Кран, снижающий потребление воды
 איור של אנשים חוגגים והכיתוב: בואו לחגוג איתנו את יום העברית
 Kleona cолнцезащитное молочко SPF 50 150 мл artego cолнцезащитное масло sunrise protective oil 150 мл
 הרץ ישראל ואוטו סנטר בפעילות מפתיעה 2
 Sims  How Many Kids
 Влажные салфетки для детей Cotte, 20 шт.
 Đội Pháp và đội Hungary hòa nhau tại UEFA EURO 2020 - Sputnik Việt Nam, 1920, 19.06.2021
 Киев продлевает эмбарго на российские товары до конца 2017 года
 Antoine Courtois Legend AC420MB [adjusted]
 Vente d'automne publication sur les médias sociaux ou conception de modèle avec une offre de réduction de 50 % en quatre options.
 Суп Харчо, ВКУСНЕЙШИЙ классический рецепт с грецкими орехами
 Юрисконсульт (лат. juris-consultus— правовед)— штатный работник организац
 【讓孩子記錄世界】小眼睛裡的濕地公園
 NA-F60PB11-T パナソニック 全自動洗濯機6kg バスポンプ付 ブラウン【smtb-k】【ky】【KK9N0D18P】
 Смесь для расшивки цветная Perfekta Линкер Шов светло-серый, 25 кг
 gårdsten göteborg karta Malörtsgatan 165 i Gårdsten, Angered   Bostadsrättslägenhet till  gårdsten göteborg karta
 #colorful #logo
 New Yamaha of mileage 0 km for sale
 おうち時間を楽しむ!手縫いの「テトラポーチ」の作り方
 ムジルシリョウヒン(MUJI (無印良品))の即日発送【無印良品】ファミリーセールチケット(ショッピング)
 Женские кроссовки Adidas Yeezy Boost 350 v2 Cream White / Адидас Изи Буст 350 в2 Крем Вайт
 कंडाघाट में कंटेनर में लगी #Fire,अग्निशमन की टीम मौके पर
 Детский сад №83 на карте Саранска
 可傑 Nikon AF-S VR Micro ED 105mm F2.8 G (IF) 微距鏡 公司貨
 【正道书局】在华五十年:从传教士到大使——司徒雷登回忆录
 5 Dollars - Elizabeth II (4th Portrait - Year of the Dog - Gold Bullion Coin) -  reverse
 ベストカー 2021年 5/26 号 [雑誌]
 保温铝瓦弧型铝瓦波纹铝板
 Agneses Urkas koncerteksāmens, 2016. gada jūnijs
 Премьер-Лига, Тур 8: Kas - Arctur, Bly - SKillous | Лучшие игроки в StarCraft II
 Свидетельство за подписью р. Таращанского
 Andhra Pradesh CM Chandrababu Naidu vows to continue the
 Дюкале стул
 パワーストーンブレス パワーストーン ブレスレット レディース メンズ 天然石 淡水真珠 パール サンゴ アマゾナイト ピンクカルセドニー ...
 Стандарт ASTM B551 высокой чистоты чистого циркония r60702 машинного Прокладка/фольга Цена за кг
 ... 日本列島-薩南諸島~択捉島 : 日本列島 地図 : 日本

Task details
Your task is to reproduce all the records above exactly as they appear.

Task result
Кран, снижающий потребление воды
 איור של אנשים חוגגים והכיתוב: בואו לחגוג איתנו את יום העברית
 Kleona cолнцезащитное молочко SPF 50 150 мл artego cолнцезащитное масло sunrise protective oil 150 мл
 הרץ ישראל ואוטו סנטר בפעילות מפתיעה 2
 Sims  How Many Kids
 Влажные салфетки для детей Cotte, 20 шт.
 Đội Pháp và đội Hungary hòa nhau tại UEFA EURO 2020 - Sputnik Việt Nam, 1920, 19.06.2021
 Киев продлевает эмбарго на российские товары до конца 2017 года
 Antoine Courtois Legend AC420MB [adjusted]
 Vente d'automne publication sur les médias sociaux ou conception de modèle avec une offre de réduction de 50 % en quatre options.
 Суп Харчо, ВКУСНЕЙШИЙ классический рецепт с грецкими орехами
 Юрисконсульт (лат. juris-consultus— правовед)— штатный работник организац
 【讓孩子記錄世界】小眼睛裡的濕地公園
 NA-F60PB11-T パナソニック 全自動洗濯機6kg バスポンプ付 ブラウン【smtb-k】【ky】【KK9N0D18P】
 Смесь для расшивки цветная Perfekta Линкер Шов светло-серый, 25 кг
 gårdsten göteborg karta Malörtsgatan 165 i Gårdsten, Angered   Bostadsrättslägenhet till  gårdsten göteborg karta
 #colorful #logo
 New Yamaha of mileage 0 km for sale
 おうち時間を楽しむ!手縫いの「テトラポーチ」の作り方
 ムジルシリョウヒン(MUJI (無印良品))の即日発送【無印良品】ファミリーセールチケット(ショッピング)
 Женские кроссовки Adidas Yeezy Boost 350 v2 Cream White / Адидас Изи Буст 350 в2 Крем Вайт
 कंडाघाट में कंटेनर में लगी #Fire,अग्निशमन की टीम मौके पर
 Детский сад №83 на карте Саранска
 可傑 Nikon AF-S VR Micro ED 105mm F2.8 G (IF) 微距鏡 公司貨
 【正道书局】在华五十年:从传教士到大使——司徒雷登回忆录
 5 Dollars - Elizabeth II (4th Portrait - Year of the Dog - Gold Bullion Coin) -  reverse
 ベストカー 2021年 5/26 号 [雑誌]
 保温铝瓦弧型铝瓦波纹铝板
 Agneses Urkas koncerteksāmens, 2016. gada jūnijs
 Премьер-Лига, Тур 8: Kas - Arctur, Bly - SKillous | Лучшие игроки в StarCraft II
 Свидетельство за подписью р. Таращанского
 Andhra Pradesh CM Chandrababu Naidu vows to continue the
 Дюкале стул
 パワーストーンブレス パワーストーン ブレスレット レディース メンズ 天然石 淡水真珠 パール サンゴ アマゾナイト ピンクカルセドニー ...
 Стандарт ASTM B551 высокой чистоты чистого циркония r60702 машинного Прокладка/фольга Цена за кг
 ... 日本列島-薩南諸島~択捉島 : 日本列島 地図 : 日本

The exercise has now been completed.